GithubHelp home page GithubHelp logo

namae's Introduction

Namae (名前)

Namae is a parser for human names. It recognizes personal names of various cultural backgrounds and tries to split them into their component parts (e.g., given and family names, honorifics etc.).

CI Coverage Gem Version Code Climate

Quickstart

  1. Install the namae gem (or add it to your Gemfile):

     $ gem install namae
    
  2. Start parsing names! Namae expects you to pass in a string and it returns a list of parsed names:

     require 'namae'
    
     names = Namae.parse 'Yukihiro "Matz" Matsumoto'
     #-> [#<Name family="Matsumoto" given="Yukihiro" nick="Matz">]
    
  3. Use the name objects to access the individual parts:

     matz = names[0]
    
     matz.nick
     #-> "Matz"
    
     matz.family
     #-> "Matsumoto"
    
     matz.initials
     #-> "Y.M."
    
     matz.initials :expand => true
     #-> "Y. Matsumoto"
    
     matz.initials :dots => false
     #-> "YM"
    

Rails

It is easy to integrate Namae into your Rails project. There are two typical cases where this might be useful: you want to store individual parts of a person's name in your database, but want to provide your user's with a single input field; or else, you keep personal names in a single database column but your application occasionally requires access to individual parts.
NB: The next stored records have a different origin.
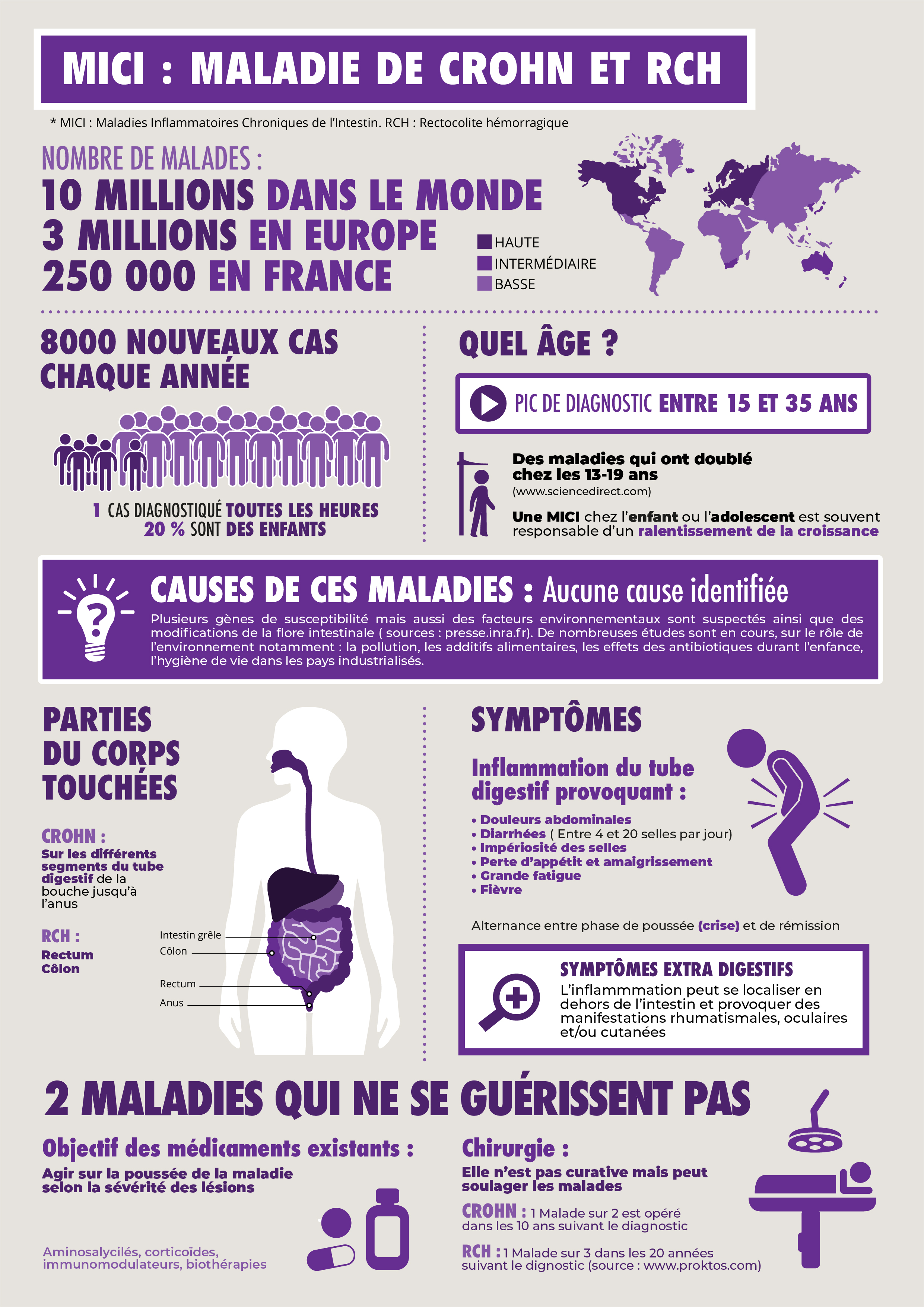 INFOGRAPHIE-MICI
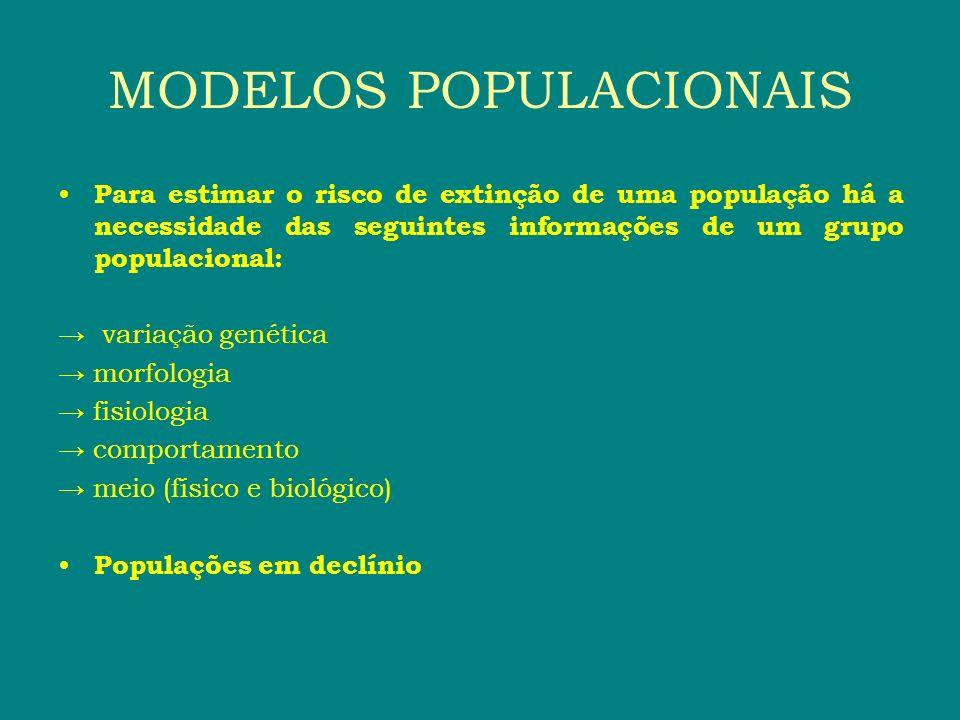 MODELOS POPULACIONAIS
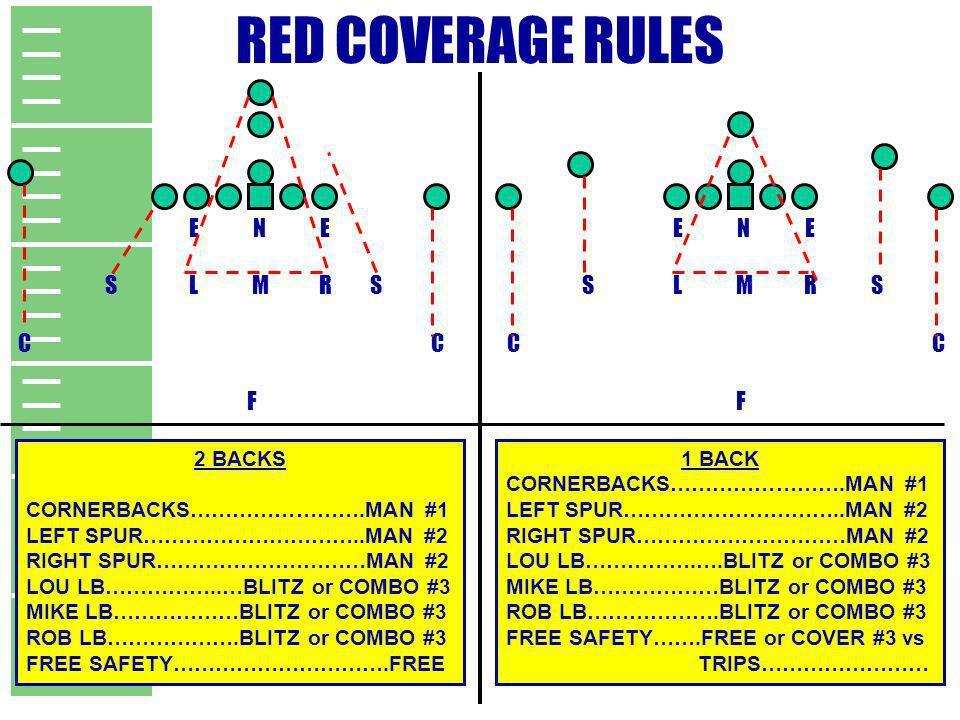 RED COVERAGE RULES E N E S L M R S C F 2 BACKS CORNERBACKS…………………….MAN #1 LEFT SPUR…………………………..MAN #2 RIGHT SPUR…………………………MAN #2 LOU LB……………..…BLITZ o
For the latter use case, there is a straightforward way to add Namae to your Rails model:

class Person < ActiveRecord::Base
  attr_accessible :name

  delegate :family, :initials, :to => :namae

  private

  def namae
    @namae ||= Namae::Name.parse(name)
  end
end

In this minimal example, we are using the method Namae::Name.parse which always returns a single Name instance and delegate all readers for the name's parts in which we are interested to this instance.

Format and Examples

Namae recognizes names in a wide variety of two basic formats, internally referred to as display-order and sort-order. For example, the following names are written in display-order:

Namae.parse 'Charles Babbage'
#-> [#<Name family="Babbage" given="Charles">]]
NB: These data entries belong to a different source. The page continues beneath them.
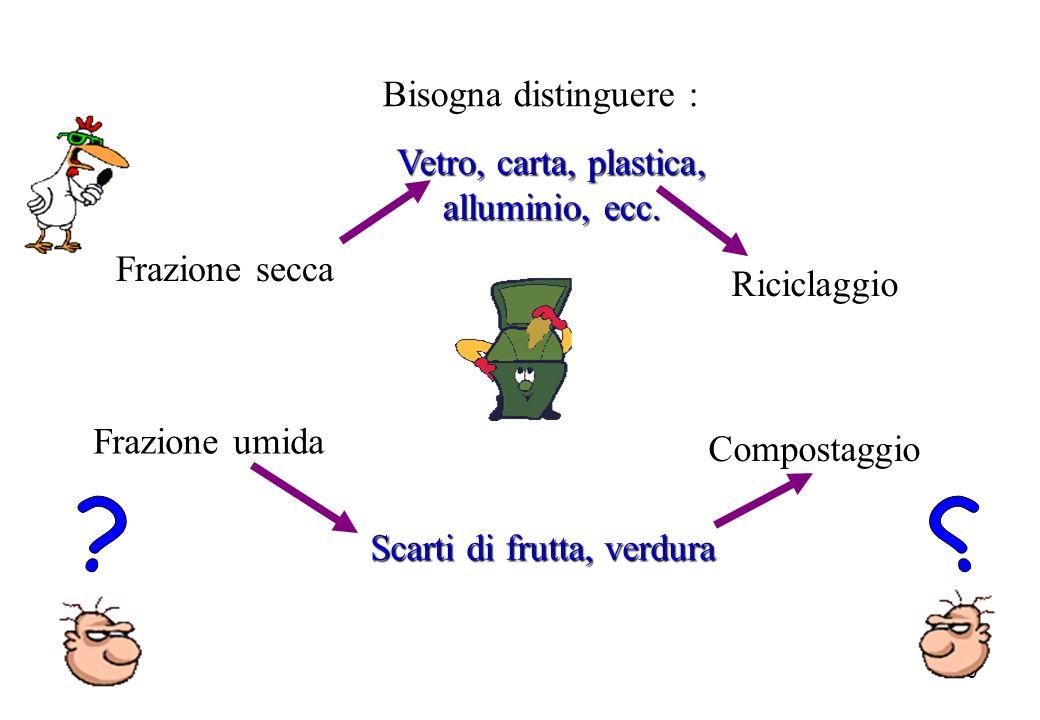 59 Bisogna distinguere : Frazione secca Frazione umida Vetro, carta, plastica, alluminio, ecc. Scarti di frutta, verdura Riciclaggio Compostaggio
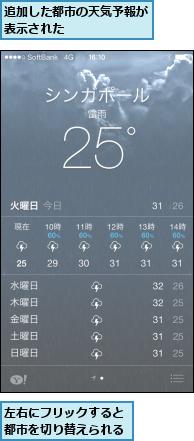 左右にフリックすると都市を切り替えられる,追加した都市の天気予報が表示された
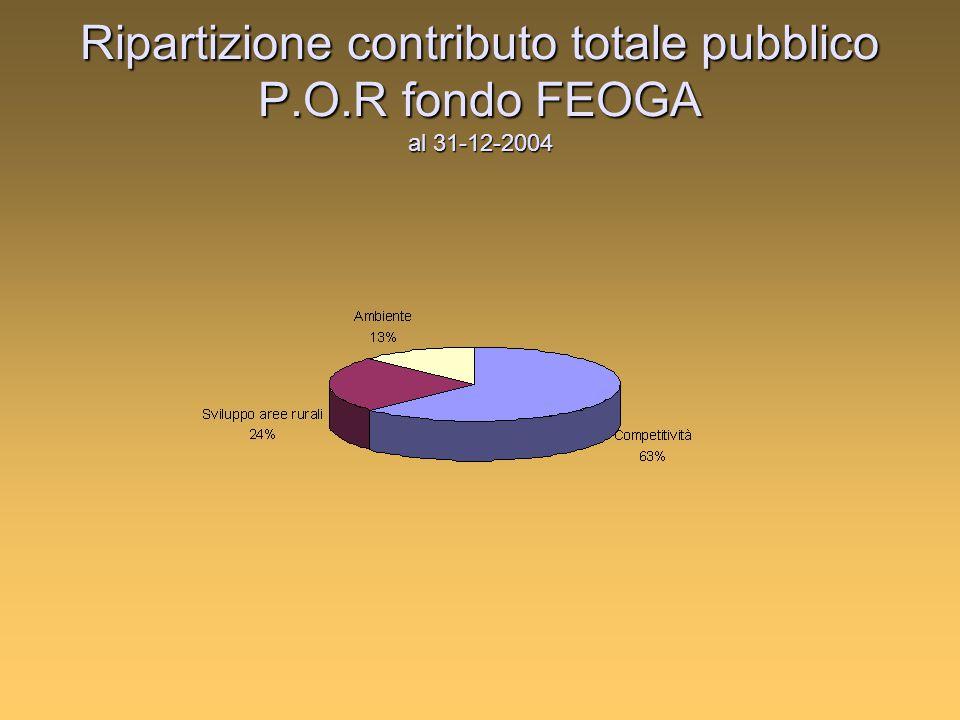 Ripartizione contributo totale pubblico P.O.R fondo FEOGA al 31-12-2004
Namae.parse 'Mr. Alan M. Turing'
#-> [#<Name family="Turing" given="Alan M." appellation="Mr.">]

Namae.parse 'Yukihiro "Matz" Matsumoto'
#-> [#<Name family="Matsumoto" given="Yukihiro" nick="Matz">]

Namae.parse 'Augusta Ada King and Lord Byron'
#-> [#<Name family="King" given="Augusta Ada">, #<Name family="Byron" title="Lord">]

Namae.parse 'Sir Isaac Newton'
#-> [#<Name family="Newton" given="Isaac" title="Sir">]

Namae.parse 'Prof. Donald Ervin Knuth'
#-> [#<Name family="Knuth" given="Donald Ervin" title="Prof.">]

Namae.parse 'Ms. Sofia Kovaleskaya'
#-> [#<Name family="Kovaleskaya" given="Sofia" appellation="Ms.">]

Namae.parse 'Countess Ada Lovelace'
#-> [#<Name family="Lovelace" given="Ada" title="Countess">]

Namae.parse 'Ken Griffey Jr.'
#-> [#<Name family="Griffey" given="Ken" suffix="Jr.">]

Or in sort-order:

Namae.parse 'Turing, Alan M.'
#-> [#<Name family="Turing" given="Alan M.">]

You can also mix sort- and display-order in the same expression:

Namae.parse 'Torvalds, Linus and Alan Cox'
#-> [#<Name family="Torvalds" given="Linus">, #<Name family="Cox" given="Alan">]

Typically, sort-order names are easier to parse, because the syntax is less ambiguous. For example, multiple family names are always possible in sort-order:

Namae.parse 'Carreño Quiñones, María-Jose'
#-> [#<Name family="Carreño Quiñones" given="María-Jose">]

Whilst in display-order, multiple family names are only supported when the name contains a particle or a nickname.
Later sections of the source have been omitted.